**REQUIREMENT 1:** According to the amendment text, on what date did the termination of the ADR facility take effect?
**REQUIREMENT 2:** Please retype the amendment text word for word, everything from "This Amendment No.1 is" down to "13D, as amended.".

**TEXT:**

==================================================

This Amendment No.1 is being filed to report the completion of (1) the share consolidation by consolidating two Shares with a par value of US$0.0001 each in the Issuer’s issued and unissued share capital into one Share with a par value of US$0.0002, which was effective from 5 P.M. on January 31, 2024, Eastern time (the “Share Consolidation”); and (2) the termination of the Company’s American deposit receipt (the “ADR”) facility on February 1, 2024.
Except as provided herein, this Amendment No.1 does not modify any of the information previously reported on the Original Schedule 13D. Capitalized terms used but not defined in this Amendment No.1 have the meanings ascribed to them in the Original Schedule 13D, as amended.
Item 1. Security and Issuer.
Item 1 of the Schedule 13D is hereby amended and restated in its entirety as follows:
This Schedule 13D relates to the Ordinary Shares of the Issuer. The Ordinary Shares of the Issuer consist of Class A Ordinary Shares (including Class A Ordinary Shares represented by ADSs) and Class B Ordinary Shares, par value US$0.0002 each.
Class A Ordinary Shares of the Issuer are listed on the Nasdaq Global Market under the symbol “NA.”
The principal executive offices of the Issuer are located at China Yuangu Hangang Technology Building, 509 Qianjiang Road, Shangcheng District, Hangzhou, Zhejiang, People’s Republic of China (the “PRC”).
Item 4. Purpose of Transaction.
Item 4 of the Schedule 13D is hereby supplemented by inserting the following after the last paragraph thereof:
On December 19, 2023, Citibank N.A., the depositary (the “Depositary”) of the Issuer’s ADR facility, distributed to all holders and beneficial owners of the Issuer’s ADRs a notification regarding the termination of ADR facility for the Issuer’s American depositary shares (the “ADSs”) with an effective date on February 1, 2024.

==================================================

**ENTRIES:**
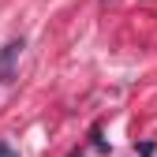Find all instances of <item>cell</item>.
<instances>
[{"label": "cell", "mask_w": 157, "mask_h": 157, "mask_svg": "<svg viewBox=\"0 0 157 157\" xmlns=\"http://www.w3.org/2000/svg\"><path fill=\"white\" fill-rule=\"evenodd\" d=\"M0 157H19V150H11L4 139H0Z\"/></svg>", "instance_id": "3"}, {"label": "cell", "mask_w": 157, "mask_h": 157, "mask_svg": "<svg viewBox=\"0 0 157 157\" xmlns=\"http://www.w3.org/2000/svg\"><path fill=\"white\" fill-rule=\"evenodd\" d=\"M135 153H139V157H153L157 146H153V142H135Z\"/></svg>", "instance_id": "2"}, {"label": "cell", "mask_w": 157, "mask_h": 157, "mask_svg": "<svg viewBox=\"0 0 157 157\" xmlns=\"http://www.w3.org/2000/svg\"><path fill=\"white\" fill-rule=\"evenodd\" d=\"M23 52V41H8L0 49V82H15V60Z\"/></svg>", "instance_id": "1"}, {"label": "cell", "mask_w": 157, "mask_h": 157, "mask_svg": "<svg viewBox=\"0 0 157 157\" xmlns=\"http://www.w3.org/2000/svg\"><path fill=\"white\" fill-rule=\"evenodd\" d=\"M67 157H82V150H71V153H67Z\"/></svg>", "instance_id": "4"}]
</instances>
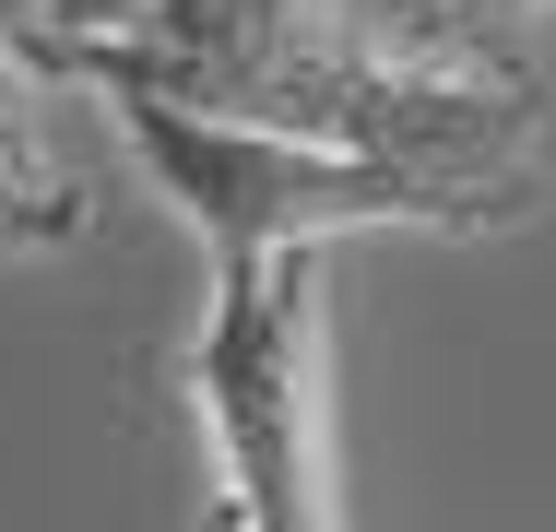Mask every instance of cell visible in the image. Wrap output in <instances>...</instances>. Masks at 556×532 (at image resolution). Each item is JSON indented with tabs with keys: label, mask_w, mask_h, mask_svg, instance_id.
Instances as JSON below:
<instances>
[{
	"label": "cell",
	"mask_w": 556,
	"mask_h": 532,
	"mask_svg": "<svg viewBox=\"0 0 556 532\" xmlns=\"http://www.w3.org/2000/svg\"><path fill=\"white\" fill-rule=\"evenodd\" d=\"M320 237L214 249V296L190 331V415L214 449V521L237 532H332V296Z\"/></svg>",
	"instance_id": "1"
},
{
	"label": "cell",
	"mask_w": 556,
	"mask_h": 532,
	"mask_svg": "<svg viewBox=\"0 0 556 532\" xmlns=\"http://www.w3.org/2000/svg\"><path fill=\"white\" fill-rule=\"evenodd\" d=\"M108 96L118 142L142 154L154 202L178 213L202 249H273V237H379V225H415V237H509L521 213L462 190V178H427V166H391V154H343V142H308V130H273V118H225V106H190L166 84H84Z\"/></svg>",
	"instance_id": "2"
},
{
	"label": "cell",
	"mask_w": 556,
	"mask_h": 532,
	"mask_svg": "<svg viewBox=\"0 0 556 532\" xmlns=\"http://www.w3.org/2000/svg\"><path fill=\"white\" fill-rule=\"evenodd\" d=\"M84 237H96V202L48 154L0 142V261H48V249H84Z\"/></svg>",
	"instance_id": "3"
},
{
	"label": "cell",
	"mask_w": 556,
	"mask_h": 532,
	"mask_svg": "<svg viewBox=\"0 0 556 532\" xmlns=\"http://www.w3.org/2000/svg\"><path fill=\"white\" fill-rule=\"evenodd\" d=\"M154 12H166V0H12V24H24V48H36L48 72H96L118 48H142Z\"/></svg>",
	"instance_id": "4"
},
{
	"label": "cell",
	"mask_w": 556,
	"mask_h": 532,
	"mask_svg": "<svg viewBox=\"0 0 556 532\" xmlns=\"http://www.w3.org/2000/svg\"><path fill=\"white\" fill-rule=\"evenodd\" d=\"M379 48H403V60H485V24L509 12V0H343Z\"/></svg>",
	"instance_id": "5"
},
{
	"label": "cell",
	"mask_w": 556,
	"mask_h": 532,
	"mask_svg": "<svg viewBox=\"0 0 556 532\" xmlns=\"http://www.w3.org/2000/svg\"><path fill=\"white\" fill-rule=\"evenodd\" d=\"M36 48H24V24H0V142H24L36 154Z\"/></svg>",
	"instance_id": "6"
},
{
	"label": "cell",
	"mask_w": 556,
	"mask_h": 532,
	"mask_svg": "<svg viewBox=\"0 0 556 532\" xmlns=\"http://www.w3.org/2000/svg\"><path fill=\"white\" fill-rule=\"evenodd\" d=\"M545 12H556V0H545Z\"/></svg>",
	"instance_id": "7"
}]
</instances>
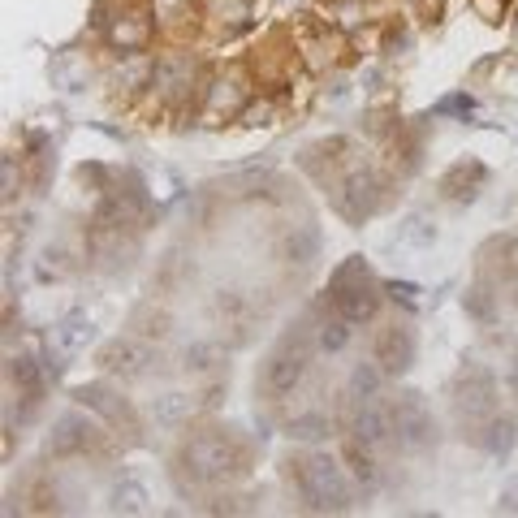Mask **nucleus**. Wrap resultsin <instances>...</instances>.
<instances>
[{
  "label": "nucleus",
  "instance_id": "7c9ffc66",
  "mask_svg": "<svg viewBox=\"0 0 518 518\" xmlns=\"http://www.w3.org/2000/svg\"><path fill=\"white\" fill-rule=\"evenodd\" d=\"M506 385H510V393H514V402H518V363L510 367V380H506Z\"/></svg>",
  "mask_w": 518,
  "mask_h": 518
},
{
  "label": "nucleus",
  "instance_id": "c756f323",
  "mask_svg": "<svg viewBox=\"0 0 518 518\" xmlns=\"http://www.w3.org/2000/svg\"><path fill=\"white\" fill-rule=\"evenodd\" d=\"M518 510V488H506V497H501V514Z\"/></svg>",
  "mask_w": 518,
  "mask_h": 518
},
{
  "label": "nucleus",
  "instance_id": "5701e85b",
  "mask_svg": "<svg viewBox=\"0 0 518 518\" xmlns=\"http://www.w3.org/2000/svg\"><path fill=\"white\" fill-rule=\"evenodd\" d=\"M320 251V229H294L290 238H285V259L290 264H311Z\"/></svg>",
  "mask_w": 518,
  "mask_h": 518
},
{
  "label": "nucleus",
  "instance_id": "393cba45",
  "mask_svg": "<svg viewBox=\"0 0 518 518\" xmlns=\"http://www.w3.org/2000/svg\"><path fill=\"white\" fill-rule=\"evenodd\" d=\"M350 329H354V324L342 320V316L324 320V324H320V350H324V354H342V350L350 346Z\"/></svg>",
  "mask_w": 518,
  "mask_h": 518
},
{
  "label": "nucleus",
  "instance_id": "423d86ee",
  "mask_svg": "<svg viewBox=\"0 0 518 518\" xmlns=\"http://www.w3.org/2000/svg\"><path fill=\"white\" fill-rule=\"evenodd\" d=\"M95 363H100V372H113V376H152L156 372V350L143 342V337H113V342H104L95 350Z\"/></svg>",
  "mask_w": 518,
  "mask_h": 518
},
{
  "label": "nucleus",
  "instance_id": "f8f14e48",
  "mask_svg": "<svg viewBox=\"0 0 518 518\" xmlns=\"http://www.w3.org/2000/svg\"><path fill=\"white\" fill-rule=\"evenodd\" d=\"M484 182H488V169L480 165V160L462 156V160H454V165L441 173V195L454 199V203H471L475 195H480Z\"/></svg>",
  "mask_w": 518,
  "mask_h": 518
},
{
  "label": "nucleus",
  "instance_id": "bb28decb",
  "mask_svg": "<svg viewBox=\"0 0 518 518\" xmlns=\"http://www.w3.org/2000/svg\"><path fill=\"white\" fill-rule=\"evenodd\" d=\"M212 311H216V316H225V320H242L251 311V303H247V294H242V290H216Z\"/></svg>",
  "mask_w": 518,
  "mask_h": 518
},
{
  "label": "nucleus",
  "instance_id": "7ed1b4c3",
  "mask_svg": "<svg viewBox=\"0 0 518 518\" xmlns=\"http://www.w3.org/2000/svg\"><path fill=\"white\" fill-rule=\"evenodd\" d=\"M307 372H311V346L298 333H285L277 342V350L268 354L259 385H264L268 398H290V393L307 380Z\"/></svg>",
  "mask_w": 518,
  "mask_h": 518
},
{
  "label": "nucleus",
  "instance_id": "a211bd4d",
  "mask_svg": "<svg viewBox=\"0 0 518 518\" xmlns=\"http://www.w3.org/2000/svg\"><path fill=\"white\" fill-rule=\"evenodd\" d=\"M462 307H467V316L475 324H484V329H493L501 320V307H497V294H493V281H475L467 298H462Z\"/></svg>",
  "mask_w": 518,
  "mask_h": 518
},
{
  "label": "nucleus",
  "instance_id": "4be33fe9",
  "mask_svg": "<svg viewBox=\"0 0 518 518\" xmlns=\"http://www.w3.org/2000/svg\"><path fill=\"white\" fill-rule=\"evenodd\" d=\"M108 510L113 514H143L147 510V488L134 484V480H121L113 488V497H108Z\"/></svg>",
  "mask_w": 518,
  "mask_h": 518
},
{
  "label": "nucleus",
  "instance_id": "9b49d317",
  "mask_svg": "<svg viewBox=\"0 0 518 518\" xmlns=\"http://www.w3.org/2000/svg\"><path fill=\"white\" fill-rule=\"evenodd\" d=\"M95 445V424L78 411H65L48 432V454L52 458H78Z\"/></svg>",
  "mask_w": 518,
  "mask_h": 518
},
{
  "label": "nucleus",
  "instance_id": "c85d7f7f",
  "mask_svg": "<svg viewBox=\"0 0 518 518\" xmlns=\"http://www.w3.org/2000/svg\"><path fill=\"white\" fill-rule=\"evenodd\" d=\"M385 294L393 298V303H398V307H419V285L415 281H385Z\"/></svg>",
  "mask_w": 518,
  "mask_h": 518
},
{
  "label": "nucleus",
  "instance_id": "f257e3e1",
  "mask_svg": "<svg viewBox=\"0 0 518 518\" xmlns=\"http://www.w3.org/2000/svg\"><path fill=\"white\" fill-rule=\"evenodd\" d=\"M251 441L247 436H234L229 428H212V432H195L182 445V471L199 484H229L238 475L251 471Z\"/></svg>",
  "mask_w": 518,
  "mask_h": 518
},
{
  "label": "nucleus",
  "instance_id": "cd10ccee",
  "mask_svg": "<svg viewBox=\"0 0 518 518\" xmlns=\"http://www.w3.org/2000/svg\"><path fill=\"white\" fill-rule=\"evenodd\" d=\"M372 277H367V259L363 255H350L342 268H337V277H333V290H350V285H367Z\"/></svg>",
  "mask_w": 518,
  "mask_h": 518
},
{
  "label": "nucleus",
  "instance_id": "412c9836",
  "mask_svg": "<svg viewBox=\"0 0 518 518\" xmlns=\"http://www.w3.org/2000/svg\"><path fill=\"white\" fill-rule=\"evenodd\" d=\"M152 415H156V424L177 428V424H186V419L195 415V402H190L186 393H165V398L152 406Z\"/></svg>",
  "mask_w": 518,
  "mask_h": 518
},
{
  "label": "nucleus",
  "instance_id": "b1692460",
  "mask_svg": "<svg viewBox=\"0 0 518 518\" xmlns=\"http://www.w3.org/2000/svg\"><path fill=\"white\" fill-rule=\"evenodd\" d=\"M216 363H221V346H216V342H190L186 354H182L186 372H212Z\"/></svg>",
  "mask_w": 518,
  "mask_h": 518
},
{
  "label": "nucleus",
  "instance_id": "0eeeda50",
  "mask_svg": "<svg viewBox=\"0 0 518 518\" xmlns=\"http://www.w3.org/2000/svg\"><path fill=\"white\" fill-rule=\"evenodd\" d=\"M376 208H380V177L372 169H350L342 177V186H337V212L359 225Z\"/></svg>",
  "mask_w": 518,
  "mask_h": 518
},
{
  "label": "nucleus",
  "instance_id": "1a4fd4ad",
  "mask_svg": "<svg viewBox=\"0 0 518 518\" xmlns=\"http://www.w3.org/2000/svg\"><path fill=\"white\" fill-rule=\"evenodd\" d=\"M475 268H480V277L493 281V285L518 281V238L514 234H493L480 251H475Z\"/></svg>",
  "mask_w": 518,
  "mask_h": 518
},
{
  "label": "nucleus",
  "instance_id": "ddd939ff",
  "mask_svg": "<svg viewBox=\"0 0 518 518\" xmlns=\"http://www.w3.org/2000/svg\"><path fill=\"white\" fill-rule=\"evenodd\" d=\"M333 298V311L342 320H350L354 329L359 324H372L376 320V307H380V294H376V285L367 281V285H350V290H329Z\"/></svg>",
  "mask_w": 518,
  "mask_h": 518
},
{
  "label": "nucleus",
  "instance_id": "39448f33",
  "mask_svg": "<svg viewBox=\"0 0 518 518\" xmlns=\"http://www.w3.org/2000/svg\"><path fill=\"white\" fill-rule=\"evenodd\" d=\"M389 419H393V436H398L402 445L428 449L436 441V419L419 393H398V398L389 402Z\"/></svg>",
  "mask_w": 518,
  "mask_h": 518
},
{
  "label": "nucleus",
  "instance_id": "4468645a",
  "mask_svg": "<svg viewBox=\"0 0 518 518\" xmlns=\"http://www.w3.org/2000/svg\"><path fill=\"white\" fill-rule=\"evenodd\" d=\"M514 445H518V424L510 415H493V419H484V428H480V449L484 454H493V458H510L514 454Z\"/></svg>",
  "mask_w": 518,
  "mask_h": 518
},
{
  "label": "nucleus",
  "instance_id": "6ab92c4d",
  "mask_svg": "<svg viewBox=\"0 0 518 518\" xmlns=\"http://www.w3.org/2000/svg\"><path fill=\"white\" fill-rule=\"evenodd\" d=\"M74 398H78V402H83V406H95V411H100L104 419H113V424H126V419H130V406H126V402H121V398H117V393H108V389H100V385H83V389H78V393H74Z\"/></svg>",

==================================================

**FULL RESPONSE 1:** February 1, 2024

**FULL RESPONSE 2:**
This Amendment No.1 is being filed to report the completion of (1) the share consolidation by consolidating two Shares with a par value of US$0.0001 each in the Issuer’s issued and unissued share capital into one Share with a par value of US$0.0002, which was effective from 5 P.M. on January 31, 2024, Eastern time (the “Share Consolidation”); and (2) the termination of the Company’s American deposit receipt (the “ADR”) facility on February 1, 2024.
Except as provided herein, this Amendment No.1 does not modify any of the information previously reported on the Original Schedule 13D. Capitalized terms used but not defined in this Amendment No.1 have the meanings ascribed to them in the Original Schedule 13D, as amended.